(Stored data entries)

------------------------------------------------

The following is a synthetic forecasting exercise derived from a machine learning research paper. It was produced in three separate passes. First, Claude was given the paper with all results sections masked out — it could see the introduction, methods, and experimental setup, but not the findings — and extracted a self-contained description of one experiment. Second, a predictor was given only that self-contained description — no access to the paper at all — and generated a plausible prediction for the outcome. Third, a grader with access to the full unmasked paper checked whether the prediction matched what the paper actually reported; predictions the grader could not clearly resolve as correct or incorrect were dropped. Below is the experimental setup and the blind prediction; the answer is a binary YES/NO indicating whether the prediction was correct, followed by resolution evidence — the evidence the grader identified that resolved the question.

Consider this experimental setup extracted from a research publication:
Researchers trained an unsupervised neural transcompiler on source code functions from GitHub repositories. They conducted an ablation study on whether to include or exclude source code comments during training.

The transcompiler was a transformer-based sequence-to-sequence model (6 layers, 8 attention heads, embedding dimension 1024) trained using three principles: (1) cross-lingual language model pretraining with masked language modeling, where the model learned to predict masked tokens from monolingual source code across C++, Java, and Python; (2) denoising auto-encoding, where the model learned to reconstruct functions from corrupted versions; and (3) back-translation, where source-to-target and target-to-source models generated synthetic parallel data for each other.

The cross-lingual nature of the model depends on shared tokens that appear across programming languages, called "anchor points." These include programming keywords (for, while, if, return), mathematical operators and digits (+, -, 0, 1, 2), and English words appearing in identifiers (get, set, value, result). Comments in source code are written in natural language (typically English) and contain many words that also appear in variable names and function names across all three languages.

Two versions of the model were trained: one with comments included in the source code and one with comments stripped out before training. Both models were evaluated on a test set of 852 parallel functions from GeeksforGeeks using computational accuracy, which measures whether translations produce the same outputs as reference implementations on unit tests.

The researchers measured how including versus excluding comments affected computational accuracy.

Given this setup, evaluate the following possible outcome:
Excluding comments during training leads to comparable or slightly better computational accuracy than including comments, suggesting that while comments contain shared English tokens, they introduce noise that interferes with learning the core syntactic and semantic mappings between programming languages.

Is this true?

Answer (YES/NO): NO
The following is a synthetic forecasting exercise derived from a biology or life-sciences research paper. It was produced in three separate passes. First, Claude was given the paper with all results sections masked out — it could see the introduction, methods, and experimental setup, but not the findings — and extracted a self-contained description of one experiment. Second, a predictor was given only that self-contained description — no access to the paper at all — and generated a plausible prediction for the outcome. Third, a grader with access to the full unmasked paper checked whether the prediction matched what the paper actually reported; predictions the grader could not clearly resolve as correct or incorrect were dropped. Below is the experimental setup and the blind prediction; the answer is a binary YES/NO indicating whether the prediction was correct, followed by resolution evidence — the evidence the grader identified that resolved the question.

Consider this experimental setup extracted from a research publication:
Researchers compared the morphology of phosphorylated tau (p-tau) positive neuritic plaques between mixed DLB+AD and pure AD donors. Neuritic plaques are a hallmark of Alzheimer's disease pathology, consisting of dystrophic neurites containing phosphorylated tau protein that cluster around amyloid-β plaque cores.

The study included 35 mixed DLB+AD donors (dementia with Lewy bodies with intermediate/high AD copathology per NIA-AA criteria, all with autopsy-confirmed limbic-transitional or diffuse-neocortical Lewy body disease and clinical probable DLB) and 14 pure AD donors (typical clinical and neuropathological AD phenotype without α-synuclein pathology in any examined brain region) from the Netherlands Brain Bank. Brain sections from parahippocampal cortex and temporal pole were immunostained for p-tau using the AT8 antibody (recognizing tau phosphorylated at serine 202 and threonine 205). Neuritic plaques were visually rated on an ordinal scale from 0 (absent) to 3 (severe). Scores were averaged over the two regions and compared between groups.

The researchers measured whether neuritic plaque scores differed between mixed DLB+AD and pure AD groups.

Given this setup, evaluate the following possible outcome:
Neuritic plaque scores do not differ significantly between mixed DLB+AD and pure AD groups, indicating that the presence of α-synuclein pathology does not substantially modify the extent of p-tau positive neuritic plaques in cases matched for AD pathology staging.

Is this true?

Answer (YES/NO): NO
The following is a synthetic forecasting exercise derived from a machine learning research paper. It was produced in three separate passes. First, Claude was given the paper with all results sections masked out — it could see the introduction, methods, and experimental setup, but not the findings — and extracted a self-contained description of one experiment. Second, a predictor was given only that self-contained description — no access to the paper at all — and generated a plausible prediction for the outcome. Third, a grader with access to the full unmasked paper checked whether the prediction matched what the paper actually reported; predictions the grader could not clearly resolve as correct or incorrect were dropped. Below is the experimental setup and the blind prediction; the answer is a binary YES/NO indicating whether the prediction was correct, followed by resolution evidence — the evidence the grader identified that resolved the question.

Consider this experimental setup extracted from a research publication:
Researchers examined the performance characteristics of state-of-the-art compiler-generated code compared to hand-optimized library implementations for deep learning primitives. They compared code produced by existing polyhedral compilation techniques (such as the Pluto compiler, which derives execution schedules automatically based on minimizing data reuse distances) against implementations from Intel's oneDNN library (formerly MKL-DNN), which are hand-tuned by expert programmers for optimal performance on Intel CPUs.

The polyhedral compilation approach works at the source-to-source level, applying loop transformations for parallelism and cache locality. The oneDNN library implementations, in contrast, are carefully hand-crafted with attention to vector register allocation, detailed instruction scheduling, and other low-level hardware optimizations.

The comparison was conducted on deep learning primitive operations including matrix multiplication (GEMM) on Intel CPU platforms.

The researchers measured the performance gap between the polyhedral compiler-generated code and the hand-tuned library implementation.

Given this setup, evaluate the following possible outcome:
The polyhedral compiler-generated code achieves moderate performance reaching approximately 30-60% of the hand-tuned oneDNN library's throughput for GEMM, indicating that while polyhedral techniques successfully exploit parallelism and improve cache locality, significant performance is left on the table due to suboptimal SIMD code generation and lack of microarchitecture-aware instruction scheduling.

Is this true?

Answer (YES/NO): NO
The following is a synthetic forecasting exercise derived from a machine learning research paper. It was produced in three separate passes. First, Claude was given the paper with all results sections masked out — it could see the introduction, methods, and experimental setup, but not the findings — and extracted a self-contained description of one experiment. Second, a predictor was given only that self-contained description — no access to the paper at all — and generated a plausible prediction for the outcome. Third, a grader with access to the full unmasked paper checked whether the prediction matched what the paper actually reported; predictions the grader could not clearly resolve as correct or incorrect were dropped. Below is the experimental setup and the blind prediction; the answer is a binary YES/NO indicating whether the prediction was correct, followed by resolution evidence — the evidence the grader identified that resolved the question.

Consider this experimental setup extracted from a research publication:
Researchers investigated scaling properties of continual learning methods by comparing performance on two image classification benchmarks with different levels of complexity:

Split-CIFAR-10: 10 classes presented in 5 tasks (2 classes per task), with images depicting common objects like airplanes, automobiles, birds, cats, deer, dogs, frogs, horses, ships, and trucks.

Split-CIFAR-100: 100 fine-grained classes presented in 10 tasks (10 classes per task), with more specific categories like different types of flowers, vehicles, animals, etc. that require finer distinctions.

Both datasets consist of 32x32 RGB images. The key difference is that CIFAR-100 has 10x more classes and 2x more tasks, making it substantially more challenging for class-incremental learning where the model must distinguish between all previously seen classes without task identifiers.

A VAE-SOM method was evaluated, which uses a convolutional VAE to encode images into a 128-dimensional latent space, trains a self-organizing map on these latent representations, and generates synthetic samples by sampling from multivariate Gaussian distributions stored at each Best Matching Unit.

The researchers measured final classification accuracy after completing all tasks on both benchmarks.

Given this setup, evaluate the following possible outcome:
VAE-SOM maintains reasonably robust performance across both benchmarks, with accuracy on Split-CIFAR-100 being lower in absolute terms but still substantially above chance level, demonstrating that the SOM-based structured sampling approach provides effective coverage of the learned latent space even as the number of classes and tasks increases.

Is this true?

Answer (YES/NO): YES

------------------------------------------------

For every line of the data above that contains "tasks", copy that line.

Split-CIFAR-10: 10 classes presented in 5 tasks (2 classes per task), with images depicting common objects like airplanes, automobiles, birds, cats, deer, dogs, frogs, horses, ships, and trucks.
Split-CIFAR-100: 100 fine-grained classes presented in 10 tasks (10 classes per task), with more specific categories like different types of flowers, vehicles, animals, etc. that require finer distinctions.
Both datasets consist of 32x32 RGB images. The key difference is that CIFAR-100 has 10x more classes and 2x more tasks, making it substantially more challenging for class-incremental learning where the model must distinguish between all previously seen classes without task identifiers.
The researchers measured final classification accuracy after completing all tasks on both benchmarks.
VAE-SOM maintains reasonably robust performance across both benchmarks, with accuracy on Split-CIFAR-100 being lower in absolute terms but still substantially above chance level, demonstrating that the SOM-based structured sampling approach provides effective coverage of the learned latent space even as the number of classes and tasks increases.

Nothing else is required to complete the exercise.